■ **Problem**:
Gather every line of the items below that contains the word "Sweatshirt", and copy each one in full. Case counts.

■ **The data**:

[Start of section]

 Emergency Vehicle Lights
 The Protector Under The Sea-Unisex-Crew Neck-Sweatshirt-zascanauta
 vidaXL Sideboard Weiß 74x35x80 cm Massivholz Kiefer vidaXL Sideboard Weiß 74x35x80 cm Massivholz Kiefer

[End of section]
[Start of section]

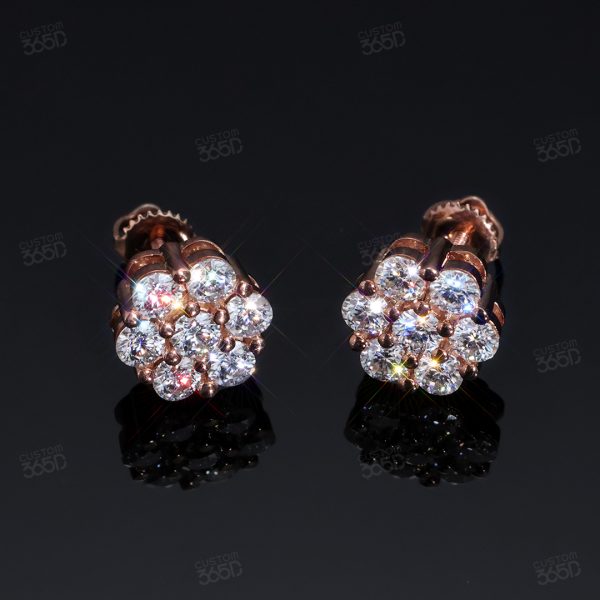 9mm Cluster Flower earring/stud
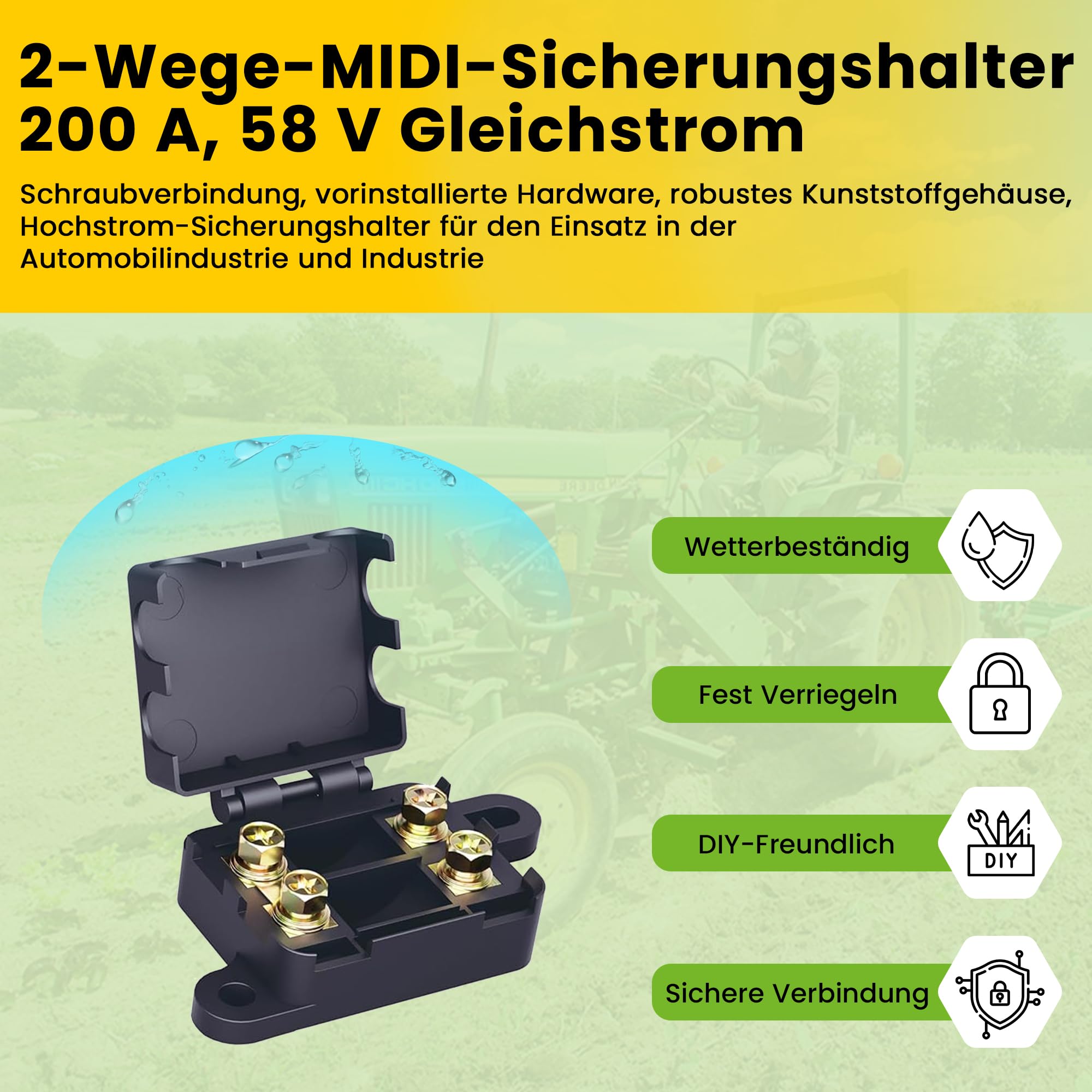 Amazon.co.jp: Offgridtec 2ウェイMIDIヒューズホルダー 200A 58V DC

[End of section]

■ **Task solution**:
 The Protector Under The Sea-Unisex-Crew Neck-Sweatshirt-zascanauta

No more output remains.